In the morning Stowell went to church. In the afternoon he sat in the Library, reading in many volumes the stories of prison-breakings and escapes. He saw that in nearly every case of failure chance had played a part at the last moment, and he thought hard to foresee every possible contingency.

Towards evening he brought his car round from the garage and told Janet not to wait up for him. She had delivered Fenella's message ("Tell him to come back to me") and thought she knew where he was going to. He was going to Government House. The sweet old soul was very happy.

"I'll leave the piazza door on the catch, dear," she said, as he was going off into the moving shadows of the trees.

By the time he reached Castletown the mist had deepened to a fog. The broad tower of the Castle looked monstrously large and forbidding against the gloom of the sky, and the fog-horn of the light-house on Langness was blowing with a measured and melancholy sound across the unseen sea.

Coming upon a tholthan (a ruined cottage) by the roadside he ran his car into it, and then walked into the town.

The little place was once the capital of the island, and still retained many of its primitive characteristics. There were no lamps in the streets, which were therefore quite dark. Only a few of the houses gave out light, for the younger children were already in bed, and their parents were trooping to church or chapel.

The church bells were ringing. Save for that, and the footsteps of his fellow pedestrians who walked in the darkness beside him, Stowell heard nothing but the blowing of the far-off fog-horn. Everything favoured his design. "It was meant to be," he told himself.
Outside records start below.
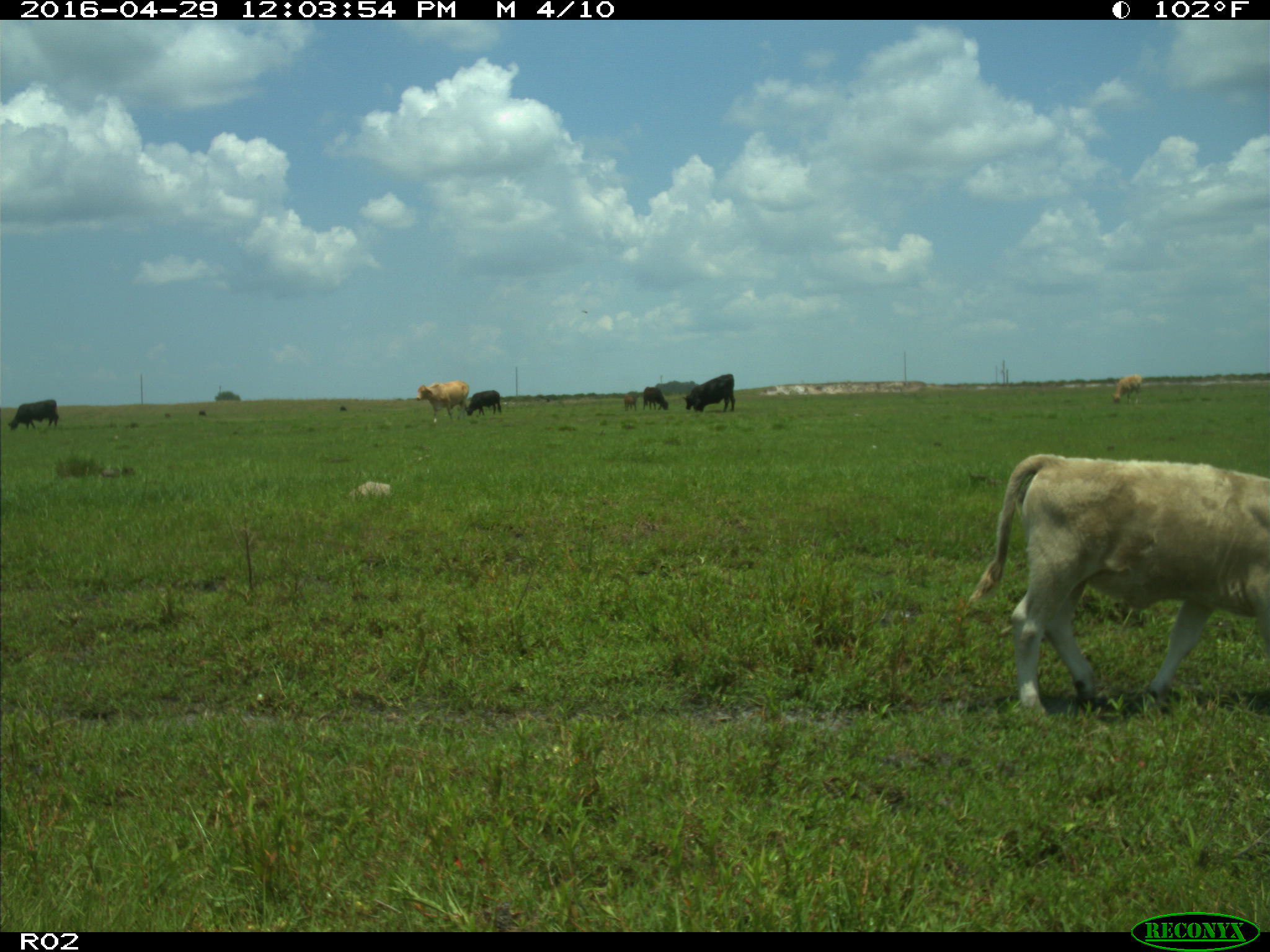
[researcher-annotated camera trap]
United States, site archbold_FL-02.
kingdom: Animalia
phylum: Chordata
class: Mammalia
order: Artiodactyla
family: Bovidae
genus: Bos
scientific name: Bos taurus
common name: domestic cow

Nevertheless he was conscious of making his steps light and of trying to escape observation. He took the least frequented thoroughfares, so that he might walk fast and not be recognised, but in a narrow lane that ran along under the Castle he came upon a pitiful spectacle and was compelled to stop.

An elderly woman, wearing little except her nightdress, with her feet bare and her long grey hair hanging loose, was kneeling on the paved way and praying.

"Oh Lord, as Thou didst send Thine angel to take Peter out of prison, send him now to take my poor girl out of the Castle."